Exercise.
According to the passage on traditional Latin Mass fasting and abstinence, under what circumstance was the 1962 Friday abstinence from meat waived?

Passage provided.
···
Many Catholics who attend (usually exclusively) the traditional Latin Mass adhere to the disciplines in place during 1962, the year of the Roman missal permitted under Summorum Pontificum. Some do not. And some have crafted a sort of hybrid approach, selecting which fast days to observe and which days of abstinence to waive using a mix of 1962 and post-Vatican II disciplines.
Those who stick purely to 1962 have no challenges when it comes to the TLM and the corresponding discipline of the day. For instance, many of the collects of the TLM during Lent reference the ongoing fast, referring to the 40 day fast that was mandatory in 1962 (and centuries prior), only to be whittled down to two days following the Second Vatican Council. Fasting the 40 weekdays of Lent while attending the TLM avoids any contradictions between the propers and liberalizations enacted after 1962.
Those who choose a hybrid approach, though, have some challenges to reconcile. One such conundrum will happen on 1 July 2016, the feast of the Most Precious Blood of our Lord Jesus Christ, on the 1962 calendar. This first class feast lands on a Friday this year, a day of abstinence from meat.
In 1962, the discipline for abstinence on Fridays was only waived if a holy day of obligation (aka day of precept) landed on a Friday. So, Christmas 2015 and its octave day were, and would have been, Fridays where meat was permitted.
···
Data provided.
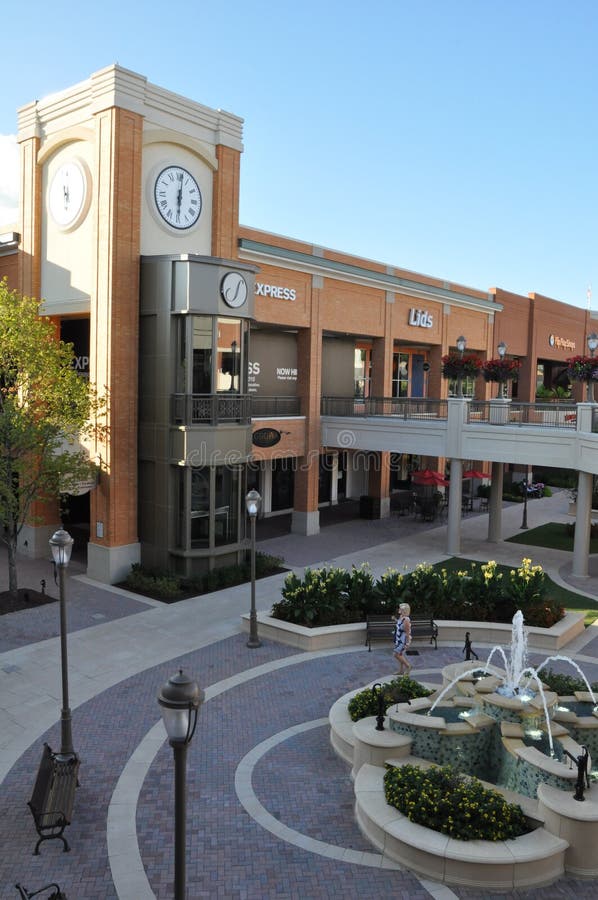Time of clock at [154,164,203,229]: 6:01
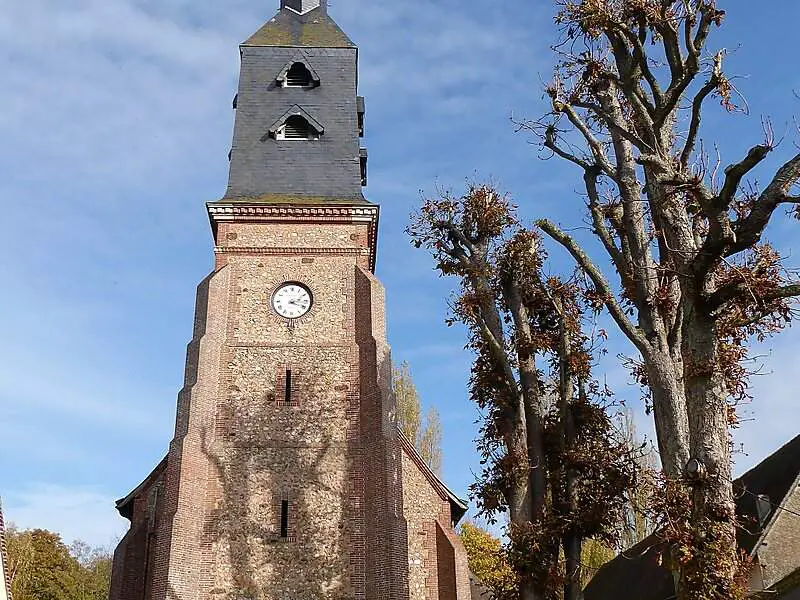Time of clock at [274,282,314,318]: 2:18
···
Solution to the problem.
It was waived only when a holy day of obligation fell on a Friday.